Me dá um dinheiro aí


Em dia de sanidade, mercado percebe que economia global anda lerda, mas pede socorro e tutu ao governo americano

QUAL O MOTIVO da grande liquidação de outono nas Bolsas dos Estados Unidos (ontem, a brasileira caiu por tabela)? "A economia vai mal", dizem os povos dos mercados. Hum. Mas não faz exatamente uma semana que o crescimento do PIB americano no segundo trimestre tinha sido revisado de 1,9% para 3,3%, com festinha nas Bolsas e tudo o mais? "Mas os dados do seguro-desemprego foram ruins ontem, de novo", diz a turma. Hello: os salários dos trabalhadores caíram 3% no último ano, o número de pessoas empregadas é menor do que em 2007 e o lucro das empresas (afora bancos e cia.) caiu 12% nos quatro trimestres encerrados em junho.

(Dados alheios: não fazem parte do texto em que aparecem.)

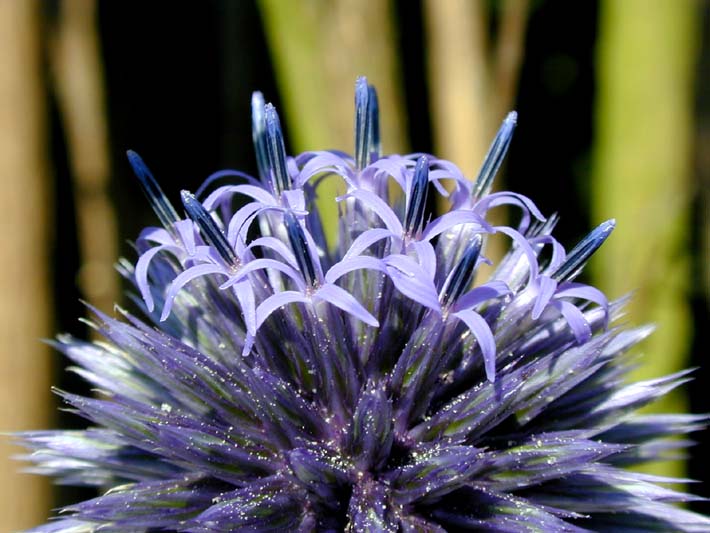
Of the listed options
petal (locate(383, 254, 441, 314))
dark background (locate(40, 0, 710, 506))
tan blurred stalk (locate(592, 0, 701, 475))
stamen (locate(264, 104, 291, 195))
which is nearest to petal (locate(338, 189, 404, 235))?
petal (locate(383, 254, 441, 314))

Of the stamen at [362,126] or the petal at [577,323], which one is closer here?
the petal at [577,323]

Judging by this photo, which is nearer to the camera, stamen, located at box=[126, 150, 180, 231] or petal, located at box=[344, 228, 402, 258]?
petal, located at box=[344, 228, 402, 258]

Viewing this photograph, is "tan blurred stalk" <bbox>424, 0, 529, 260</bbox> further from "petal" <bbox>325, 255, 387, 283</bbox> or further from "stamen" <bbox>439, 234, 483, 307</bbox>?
"petal" <bbox>325, 255, 387, 283</bbox>

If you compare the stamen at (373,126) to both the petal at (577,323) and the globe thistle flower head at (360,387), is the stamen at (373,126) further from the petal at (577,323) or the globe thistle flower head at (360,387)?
the petal at (577,323)

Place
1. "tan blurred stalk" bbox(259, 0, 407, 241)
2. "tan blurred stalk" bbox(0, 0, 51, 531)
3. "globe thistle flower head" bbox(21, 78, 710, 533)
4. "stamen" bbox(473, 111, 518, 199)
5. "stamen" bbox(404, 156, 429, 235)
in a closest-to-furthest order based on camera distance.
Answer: "globe thistle flower head" bbox(21, 78, 710, 533) → "stamen" bbox(404, 156, 429, 235) → "stamen" bbox(473, 111, 518, 199) → "tan blurred stalk" bbox(0, 0, 51, 531) → "tan blurred stalk" bbox(259, 0, 407, 241)

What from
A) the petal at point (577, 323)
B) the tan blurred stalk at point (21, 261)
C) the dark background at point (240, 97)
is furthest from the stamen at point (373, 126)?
the dark background at point (240, 97)

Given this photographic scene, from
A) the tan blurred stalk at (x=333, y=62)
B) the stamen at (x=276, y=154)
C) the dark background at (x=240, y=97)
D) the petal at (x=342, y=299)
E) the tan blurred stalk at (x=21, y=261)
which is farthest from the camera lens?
the dark background at (x=240, y=97)

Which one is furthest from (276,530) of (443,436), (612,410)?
(612,410)
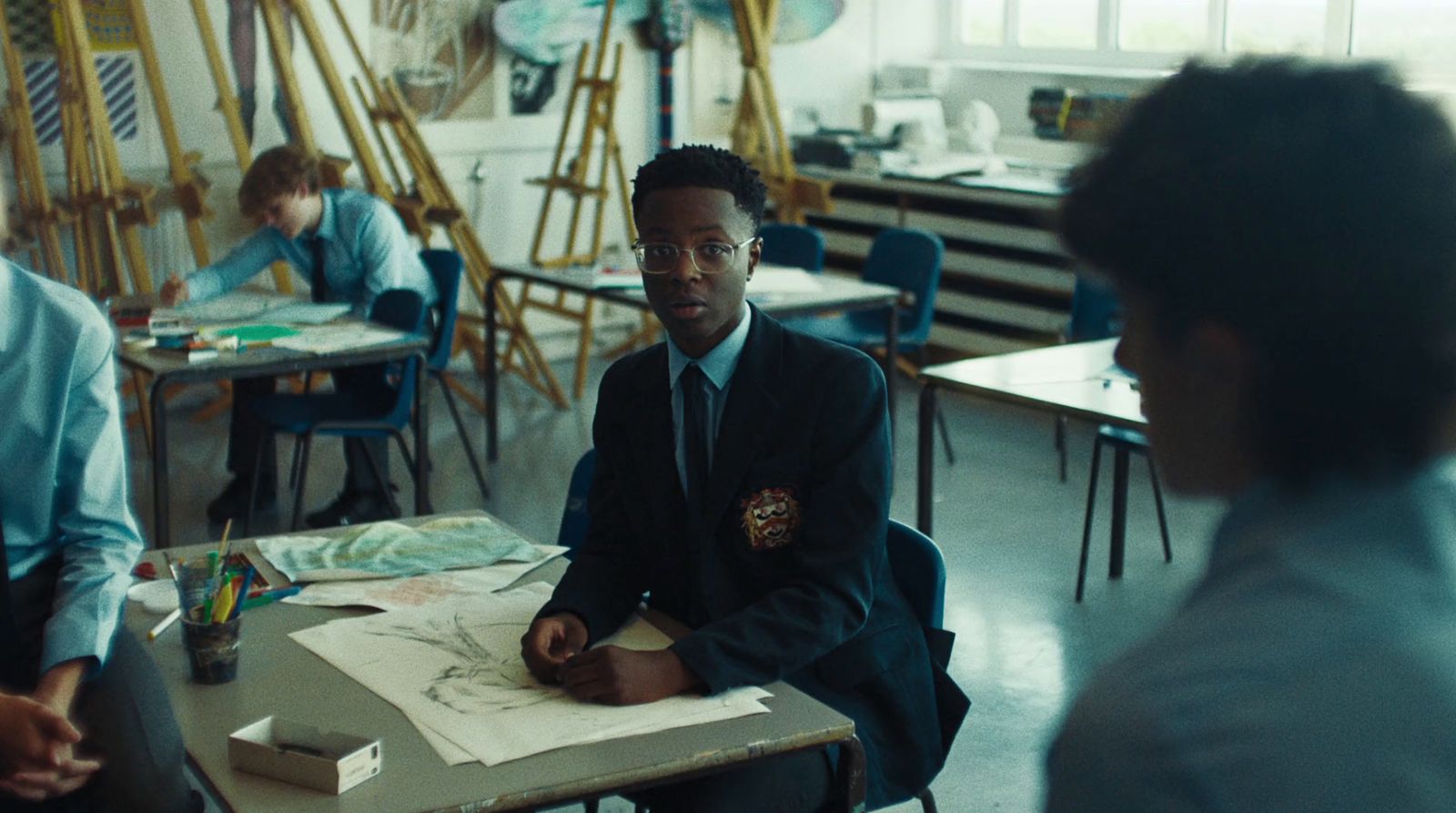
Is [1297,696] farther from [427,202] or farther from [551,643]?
[427,202]

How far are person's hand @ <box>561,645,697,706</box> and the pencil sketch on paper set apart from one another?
4 cm

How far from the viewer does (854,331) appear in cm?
518

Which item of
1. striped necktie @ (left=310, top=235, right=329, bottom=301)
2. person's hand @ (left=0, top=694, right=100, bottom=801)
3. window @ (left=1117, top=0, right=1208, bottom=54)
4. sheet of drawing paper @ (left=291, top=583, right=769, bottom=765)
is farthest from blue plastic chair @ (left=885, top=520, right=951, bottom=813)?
window @ (left=1117, top=0, right=1208, bottom=54)

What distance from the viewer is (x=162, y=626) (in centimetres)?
189

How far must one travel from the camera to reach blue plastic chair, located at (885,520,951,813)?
207cm

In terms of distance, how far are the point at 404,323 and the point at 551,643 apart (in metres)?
2.55

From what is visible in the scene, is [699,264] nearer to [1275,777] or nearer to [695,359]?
[695,359]

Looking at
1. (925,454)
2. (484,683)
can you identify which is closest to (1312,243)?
(484,683)

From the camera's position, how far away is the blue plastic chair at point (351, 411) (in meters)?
4.15

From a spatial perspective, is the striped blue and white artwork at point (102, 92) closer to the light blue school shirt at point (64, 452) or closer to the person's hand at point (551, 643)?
the light blue school shirt at point (64, 452)

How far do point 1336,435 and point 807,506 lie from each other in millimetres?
1329

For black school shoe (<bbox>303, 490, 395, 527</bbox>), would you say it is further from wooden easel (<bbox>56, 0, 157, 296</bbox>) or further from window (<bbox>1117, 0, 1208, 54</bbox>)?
window (<bbox>1117, 0, 1208, 54</bbox>)

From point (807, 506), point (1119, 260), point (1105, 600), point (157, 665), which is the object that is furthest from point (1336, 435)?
point (1105, 600)

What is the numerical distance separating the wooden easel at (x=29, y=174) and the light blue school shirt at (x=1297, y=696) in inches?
219
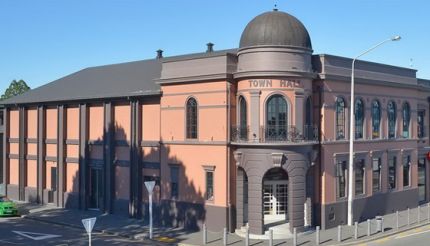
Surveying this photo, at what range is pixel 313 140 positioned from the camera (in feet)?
89.3

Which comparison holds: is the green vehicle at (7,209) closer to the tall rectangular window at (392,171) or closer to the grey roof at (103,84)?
the grey roof at (103,84)

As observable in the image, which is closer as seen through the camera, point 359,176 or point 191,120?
point 191,120

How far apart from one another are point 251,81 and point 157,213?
9.32m

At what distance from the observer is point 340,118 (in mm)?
29547

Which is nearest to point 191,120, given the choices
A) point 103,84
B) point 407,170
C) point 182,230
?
point 182,230

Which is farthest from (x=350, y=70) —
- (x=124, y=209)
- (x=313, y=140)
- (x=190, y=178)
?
(x=124, y=209)

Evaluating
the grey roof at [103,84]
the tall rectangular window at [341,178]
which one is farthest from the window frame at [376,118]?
the grey roof at [103,84]

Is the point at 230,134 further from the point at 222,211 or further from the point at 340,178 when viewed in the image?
the point at 340,178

A opinião mais confiável do mercado aparece no que se vende e no que se compra. O que se tem visto nos últimos dias é, de fato, mais ou menos compatível com prognósticos de lerdeza econômica. Mas só o Imponderável de Almeida sabe o motivo do tombo de ontem. Além de ações de bancos (bidu), o pessoal passou a vender papéis de empresas americanas que faturam bastante no exterior (exportações e filiais) -o dólar mais forte prejudicaria o lucro de exportadoras e múltis americanas. A turma também liquida apostas no mercado futuro de commodities, euros, "commodity currencies" (moedas de países exportadores de matérias-primas) e ações de "emergentes". Tudo aquilo que, imaginavam, os protegeria dos efeitos da lerdeza americana e da inflação. Mas aconteceram mais coisas divertidas ontem. As Bolsas européias começaram a cheirar a queimado mais cedo. O BC Europeu vai mudar as regras de empréstimos de dinheiro camarada aos bancos avariados.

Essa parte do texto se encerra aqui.